Au believes her conviction was influenced by the high-profile case of Erwiana Sulistyaningsih in early 2014. Erwiana’s Hong Kong employer was jailed for six years in 2015, for beating the Indonesian helper over an eight-month period, in a case that sparked international outrage.

“The power of the maids’ association was very great. They always went in front of the court,” Au says. “I can’t believe this is Hong Kong. I have lived in Hong Kong all my life. It is known as a fair place with a fair judicial system but, after my case, I realised the judges are all on the maids’ side. Now I am a criminal. I can’t believe this has happened.

“I have already suffered enough from my pain and my disease. My spine problem will not let me die suddenly but with my heart disease I can die any time, suddenly. Now I just have to bear the identity of a criminal until I die.”

Daisy Mandap, editor of The Sun newspaper for Filipinos in Hong Kong. Picture: Red Door News Hong Kong
In a series of WhatsApp messages after our meeting, Au describes Rosareal as a “stubborn, naughty, mani­pulating maid” and says in response to some of her claims of mistreatment, “Maids can be excellent actors.”

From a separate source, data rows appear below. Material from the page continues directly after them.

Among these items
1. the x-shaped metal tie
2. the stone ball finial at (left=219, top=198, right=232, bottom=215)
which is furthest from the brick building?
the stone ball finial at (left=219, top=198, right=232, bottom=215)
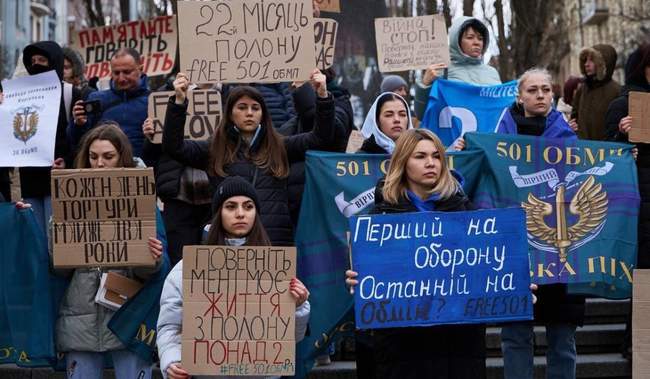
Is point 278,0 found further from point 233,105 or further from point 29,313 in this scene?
point 29,313

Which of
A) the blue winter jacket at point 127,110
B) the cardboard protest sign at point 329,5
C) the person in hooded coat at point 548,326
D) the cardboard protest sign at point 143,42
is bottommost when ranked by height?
the person in hooded coat at point 548,326

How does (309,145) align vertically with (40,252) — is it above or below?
above

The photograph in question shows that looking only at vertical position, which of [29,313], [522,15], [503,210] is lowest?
[29,313]

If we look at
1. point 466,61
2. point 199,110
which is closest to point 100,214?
point 199,110

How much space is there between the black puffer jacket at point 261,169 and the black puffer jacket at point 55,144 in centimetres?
129

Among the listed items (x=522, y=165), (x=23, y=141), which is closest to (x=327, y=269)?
(x=522, y=165)

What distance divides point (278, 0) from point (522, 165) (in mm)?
1804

Au confirms she threatened to go to the police over the use of the Octopus card. “Though the amount is small, it is criminal behaviour,” Au says, but adds, “We cannot convince ourselves Lanie is really threatened [by this warning].”

More than eight months after she went to the police, Rosareal’s case is unresolved. Police have inter­viewed Au about the abuse allegations but no charges have been brought. The police said in an emailed statement that the investigation had been completed but was “pending legal advice”. Au has been told to report back to police at the end of the month.

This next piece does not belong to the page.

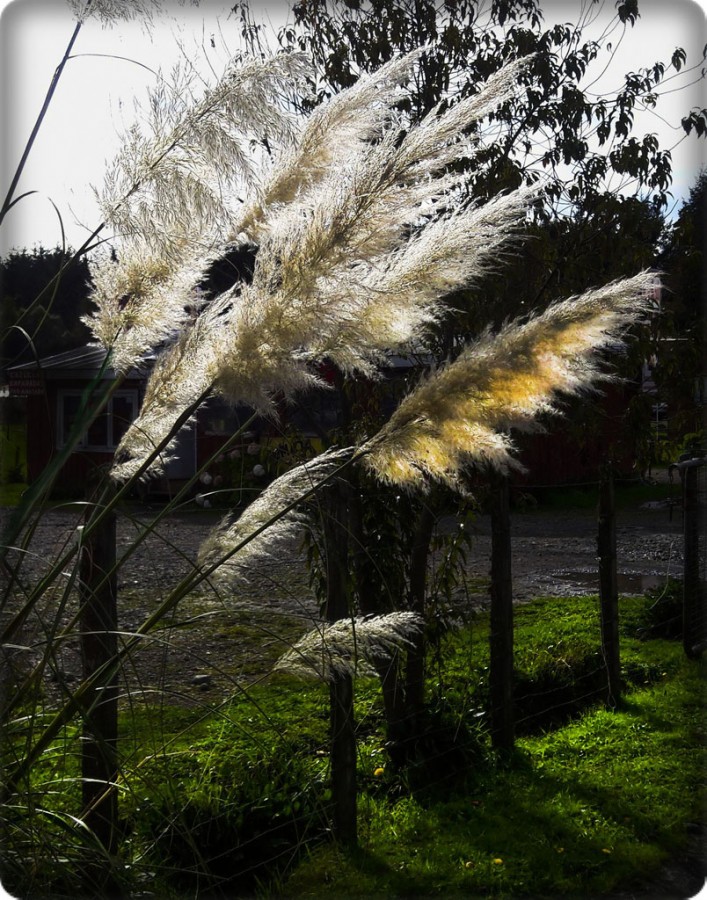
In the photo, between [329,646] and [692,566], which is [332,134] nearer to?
[329,646]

The Labour Tribunal in January ruled Rosareal was entitled only to HK$2,408.70 in unpaid wages and travelling allowances for her final month of work. The tribunal told her she was not entitled to claim for the money handed over to Au under the punishment book system.

“That is nothing to do with the contract. You are being punished because maybe you have done something wrong and that’s why the employer punish you or that Madam Au punish you and you have to pay compensation to them,” Rosareal was told by deputy presiding officer Mary Wu Chau Yuen-man, who advised the Filipino to go to the Small Claims Tribunal, according to a transcript of the hearing.

Rosareal’s case has been closely followed by Daisy Mandap, editor of The Sun newspaper for Filipinos in Hong Kong. Mandap says the case is one of the worst she has encountered.

Systemic abuse of Hong Kong domestic helpers, and how to stop it

“She was held a virtual prisoner and made to feel she actually deserved the punishments she was given,” Mandap says. “For someone who is well educated and gregarious to be in a situation where she is reduced to thinking she deserved being punished in that way is shocking. The police should take this seriously because Au has a previous record. I don’t know why it is taking them so long.”

Patricia Ho, a human rights lawyer with Daly, Ho & Associates, who is represent­ing Rosareal, says her case high­lights the need for an overhaul of employment rules for helpers in Hong Kong.

“When employers are able to exer­cise such physical and mental control over domestic helpers, the employment structure of domestic helpers should certainly be put into question,” says Ho. “This includes how the live-in rule heightens the risk of abuse and threats to personal security.

“This case paints a picture of poten­tial forced labour, highlighting the concern that forced labour is not a crime in Hong Kong, and that the law fails to serve as a deterrent to abusive employers.”

Nine months after fleeing Au’s home, Rosareal says she has slowly come to terms with what she experienced, helped by regular counselling sessions since she entered the Bethune House Migrant Women’s Refuge.

“Au would make me kneel down facing the wall for an hour for punishment, sometimes,” she says. “When I first left, I was still scared of her. Now I am just angry.”